Instructions to follow:
Please render the entries from the line with "Time of clock at [916,189,940,211]: 12:40" up to and including the line with "Time of clock at [502,266,556,322]: 5:18" as a numbered list, with blank lines omitted. Leave the pictures out of your answer.

-- Records start --

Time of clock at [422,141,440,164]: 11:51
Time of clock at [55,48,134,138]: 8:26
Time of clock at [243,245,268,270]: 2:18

-- Records end --
-- Records start --

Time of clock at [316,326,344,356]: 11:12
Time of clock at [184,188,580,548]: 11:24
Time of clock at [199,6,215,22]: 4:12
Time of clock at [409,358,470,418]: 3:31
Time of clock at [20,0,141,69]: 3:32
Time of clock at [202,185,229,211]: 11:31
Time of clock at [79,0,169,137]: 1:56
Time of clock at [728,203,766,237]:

-- Records end --
-- Records start --

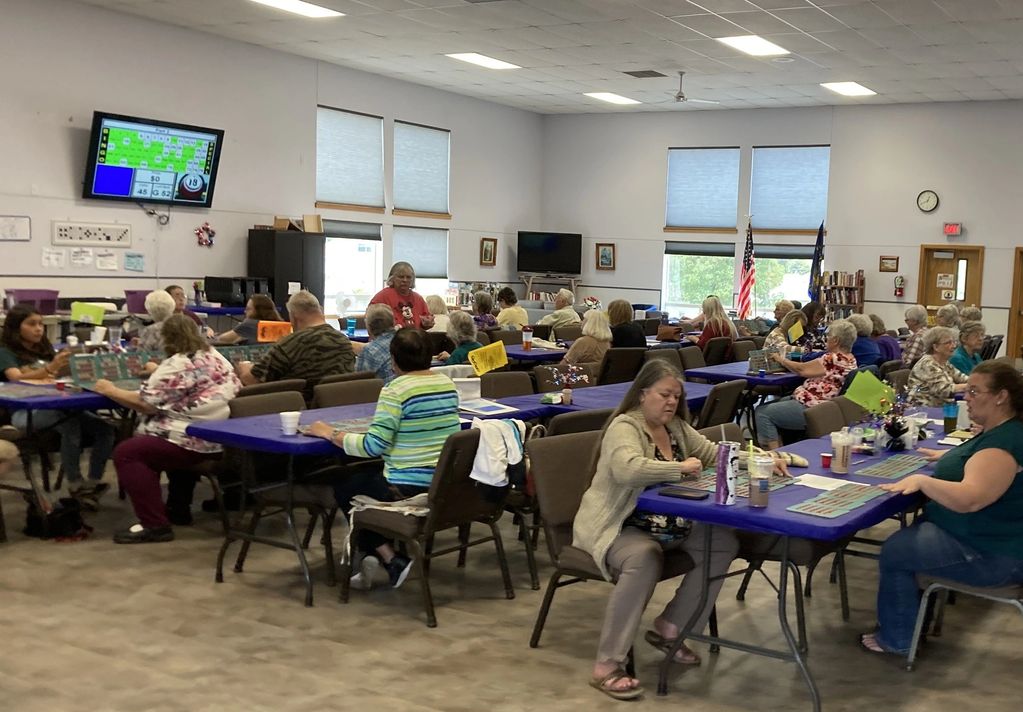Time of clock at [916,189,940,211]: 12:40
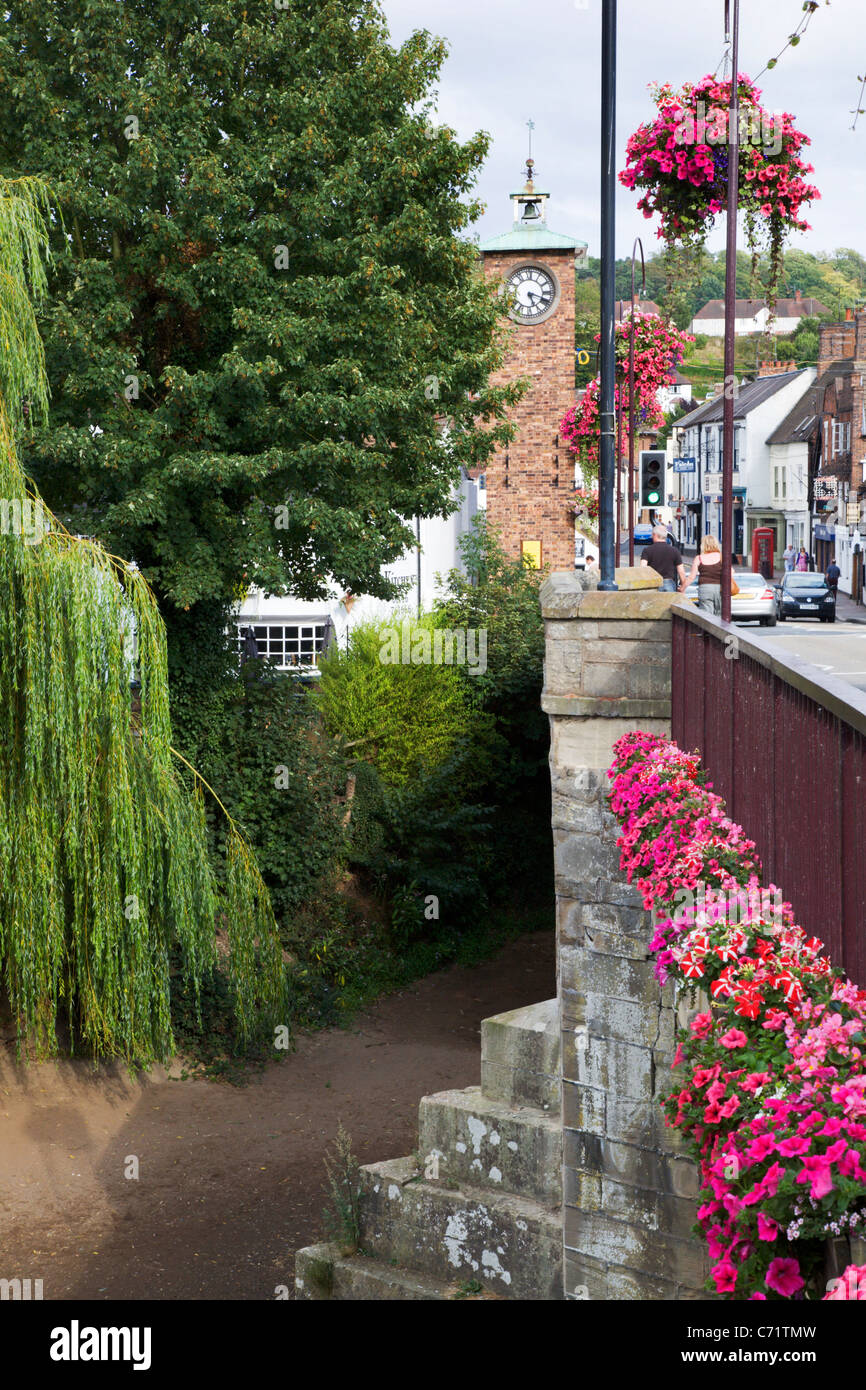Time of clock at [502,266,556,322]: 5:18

-- Records end --

Final result:
1. Time of clock at [916,189,940,211]: 12:40
2. Time of clock at [502,266,556,322]: 5:18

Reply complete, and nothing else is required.